Task objective: All lines in the records below from the line with "A large flock of Eiders on a beach" through the line with "Adopt A Pet :: Valentine - Bridgeton, MO" are to be given again exactly, both ends included; the pictures are to be left out.

Available records:
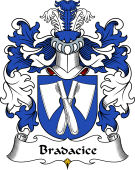 Polish Coat of Arms for Bradacice or Bradczyce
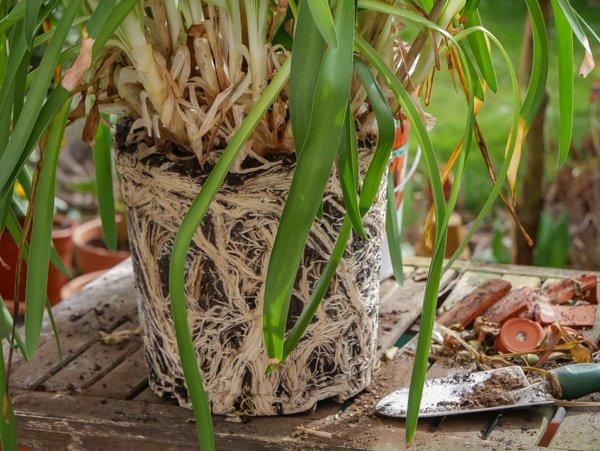pflanzen umtopfen wie oft wann und wie ihr umtopfen m sst. Black Bedroom Furniture Sets. Home Design Ideas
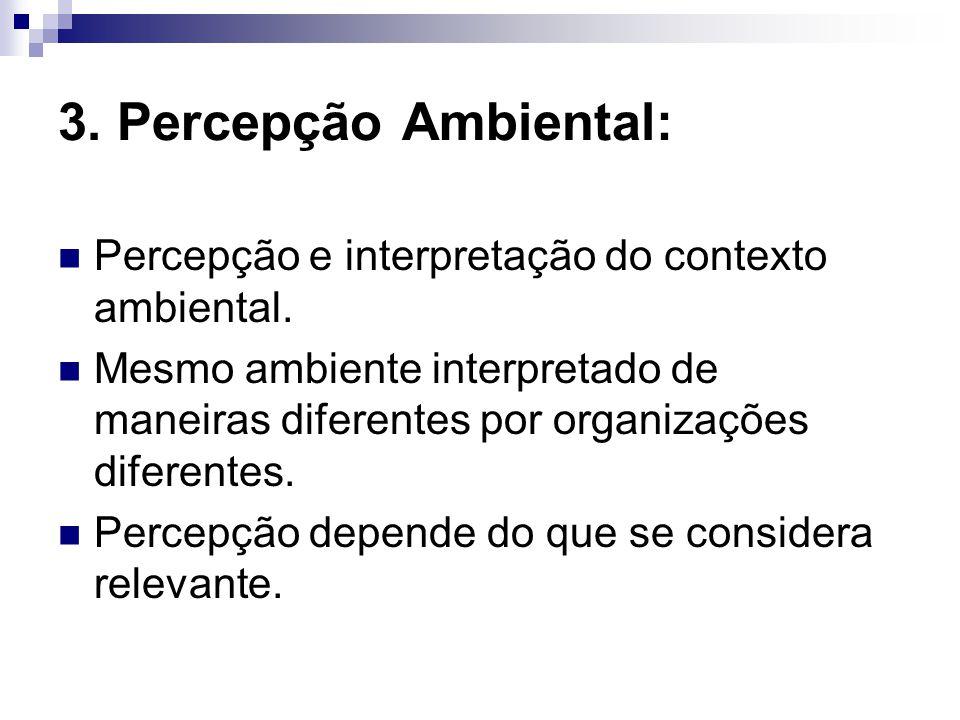 3. Percepção Ambiental: Percepção e interpretação do contexto ambiental. Mesmo ambiente interpretado de maneiras diferentes por organizações diferente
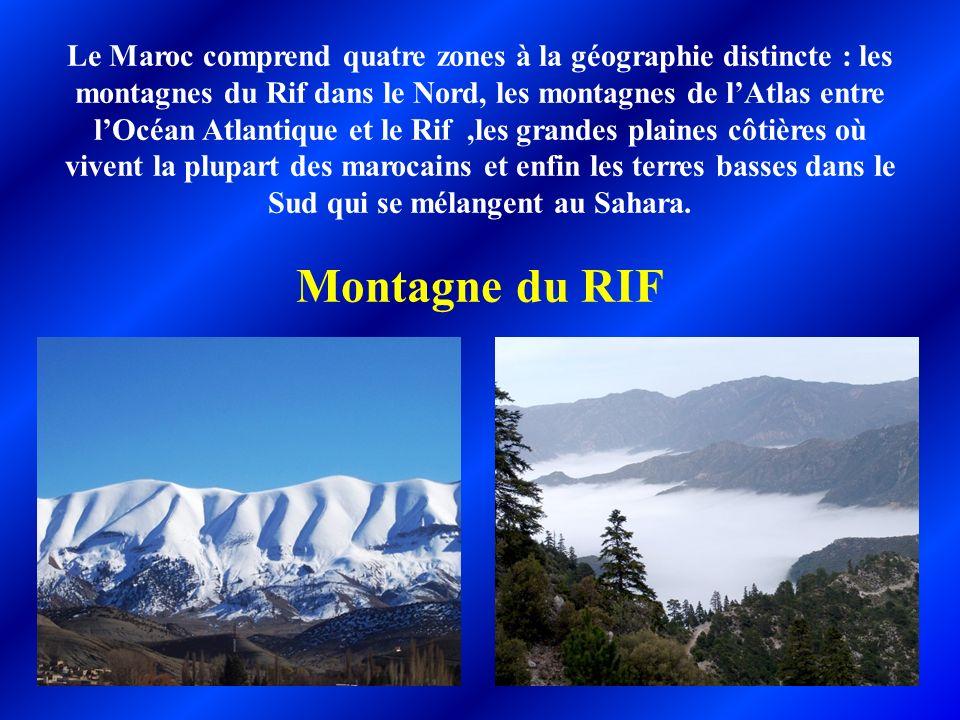 Le Maroc comprend quatre zones à la géographie distincte : les montagnes du Rif dans le Nord, les montagnes de l'Atlas entre l'Océan Atlantique et le Rif ,les grandes plaines côtières où vivent la plupart des marocains et enfin les terres basses dans le Sud qui se mélangent au Sahara.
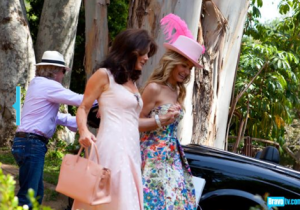 Lisa Vanderpump sporting one of her many Berkins.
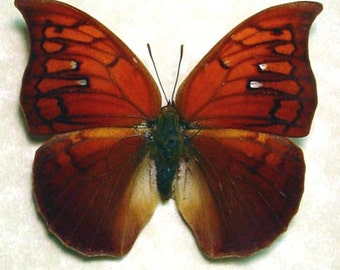 Real Framed Anaea Tyrianthina Fire Opal Female Butterfly 822F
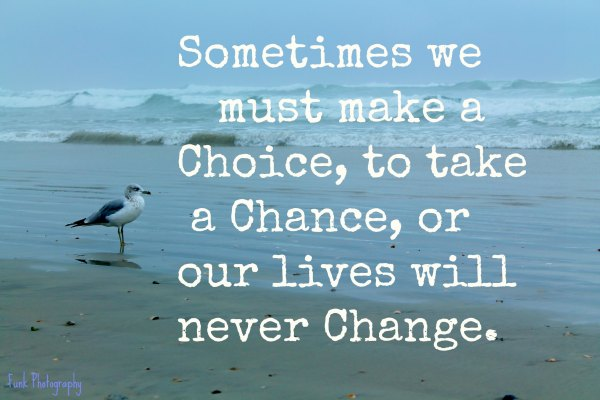quote-w-ocean-bird-take-a-chance-to-change-IMG_8740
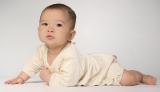 2015年生まれの子どもの名前、男の子は「大翔」女の子は「葵」が1位に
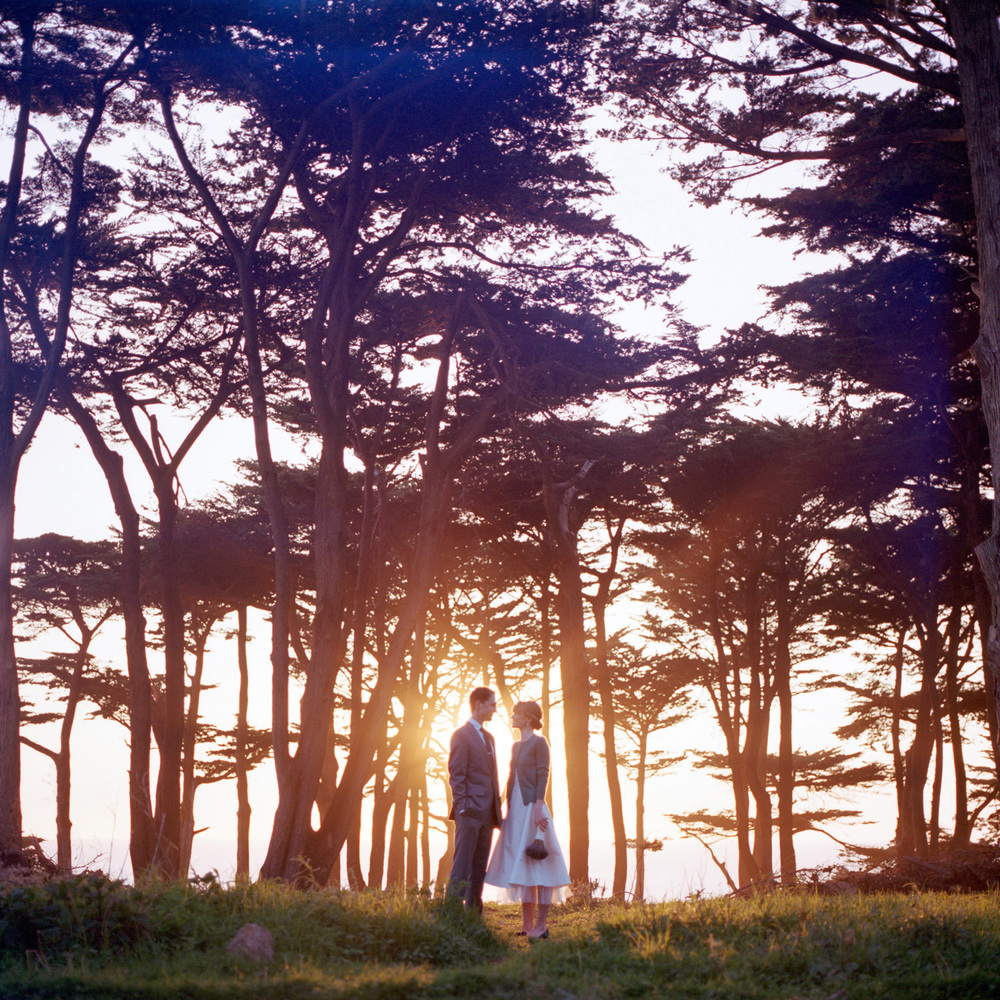 bride and groom at sunset in the cypress trees at Lands End in San Francisco wedding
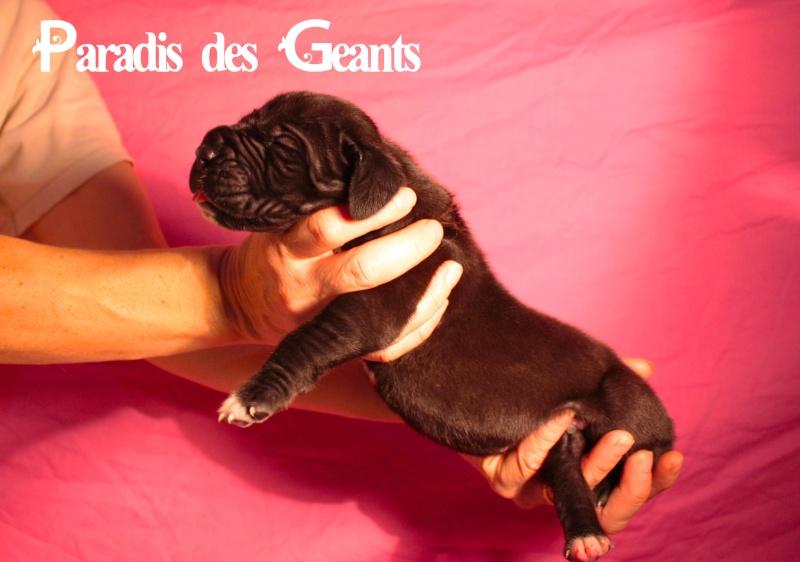 Des chiots dogue allemand au Paradis des Géants Img_0410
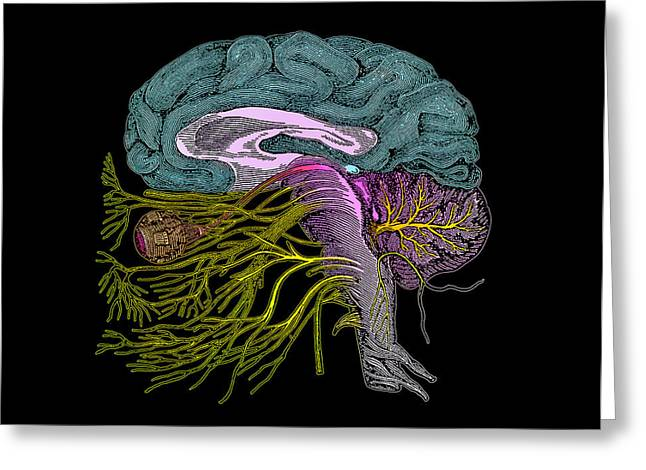 Brain Anatomy Greeting Card by Mehau Kulyk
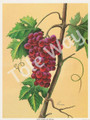 Red Grapes by Reina (6x8)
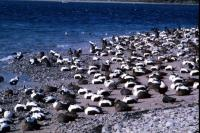 A large flock of Eiders on a beach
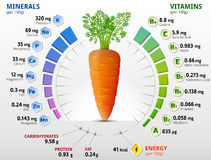 Vitamins and minerals of carrot tuber Stock Image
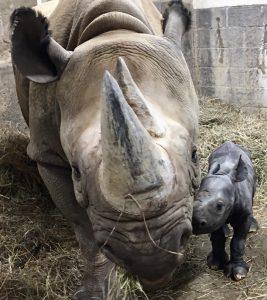 Mom and Baby rhino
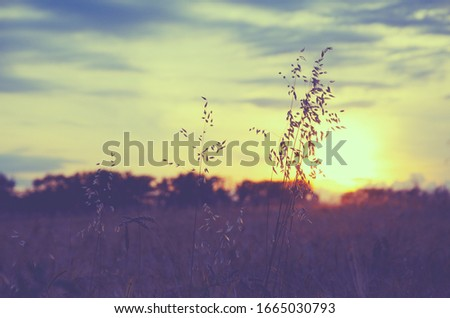 Field of oat during sunset.Oat stems on a background of setting sun and sunset colorful sky.Tranquil natural background. #1665030793
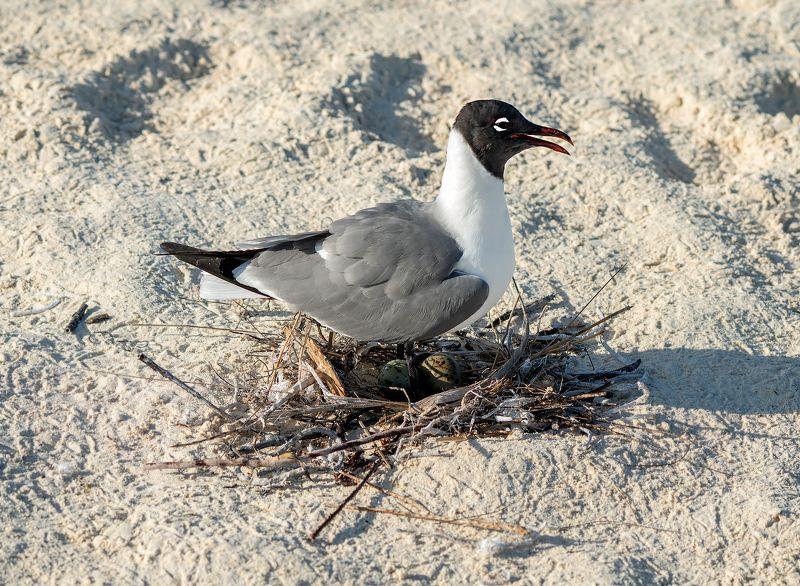 bonaparte\'s gull, nest, eggs, beach, sand, бонапартова чайка, гнездо, яйца,пляж,песок Happy momphoto preview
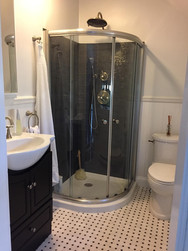 Sink Shower and Toilet Installation
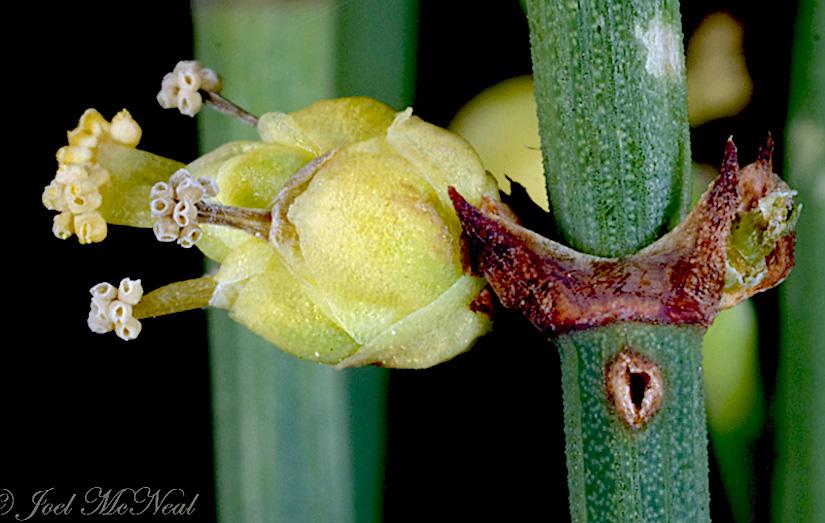 Stomata in Gnetum and Ephedra(Gymnospermae)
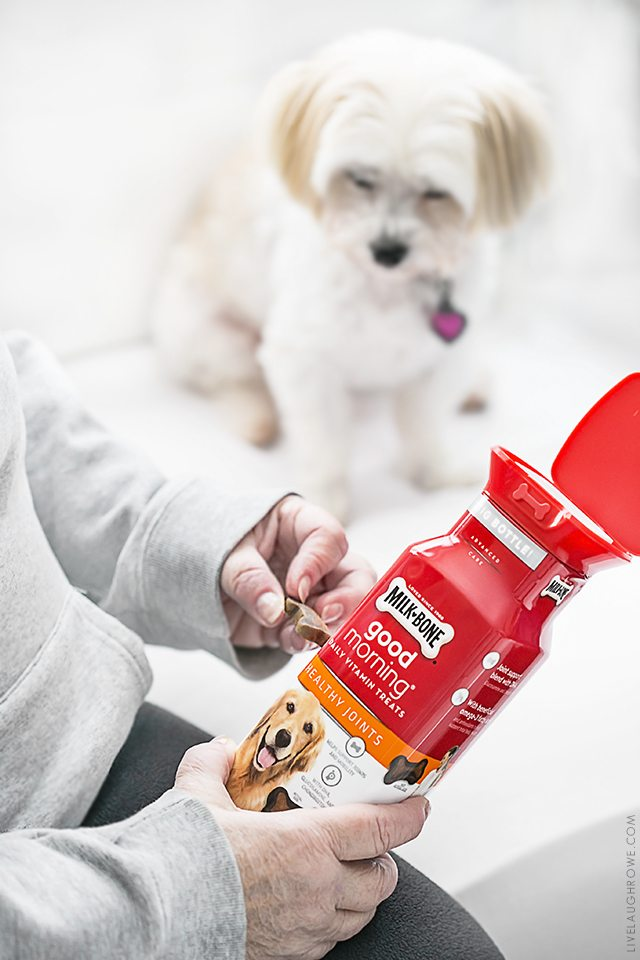 Five great tips to keep your dog in tip-top shape! livelaughrowe.com
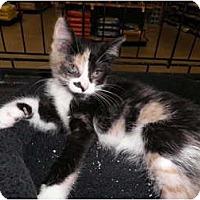 Adopt A Pet :: Patchouli - Warren, MI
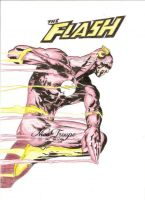 The Flash Wooden Pencil Drawing by TrouperDNico
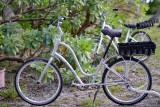 Bike too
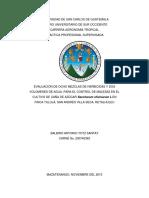 Informe Final de Investigacion, Herbicidas, Usac Cunsuroc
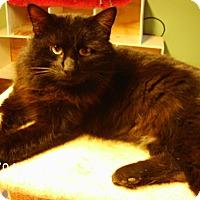Adopt A Pet :: Valentine - Bridgeton, MO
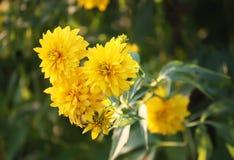 Guld- bollblomma för Rudbeckia Arkivfoton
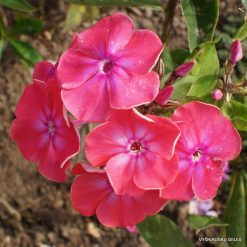 Phlox 'Oldenburg'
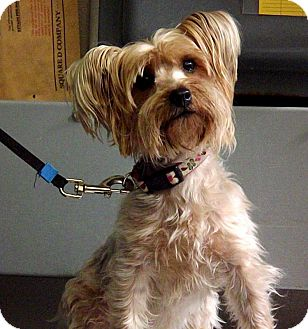 Yorkie, Yorkshire Terrier Dog for adoption in Fort Riley, Kansas - Coco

Solution for this problem:
 A large flock of Eiders on a beach
 Vitamins and minerals of carrot tuber Stock Image
 Mom and Baby rhino
 Field of oat during sunset.Oat stems on a background of setting sun and sunset colorful sky.Tranquil natural background. #1665030793
 bonaparte\'s gull, nest, eggs, beach, sand, бонапартова чайка, гнездо, яйца,пляж,песок Happy momphoto preview
 Sink Shower and Toilet Installation
 Stomata in Gnetum and Ephedra(Gymnospermae)
 Five great tips to keep your dog in tip-top shape! livelaughrowe.com
 Adopt A Pet :: Patchouli - Warren, MI
 The Flash Wooden Pencil Drawing by TrouperDNico
 Bike too
 Informe Final de Investigacion, Herbicidas, Usac Cunsuroc
Adopt A Pet :: Valentine - Bridgeton, MO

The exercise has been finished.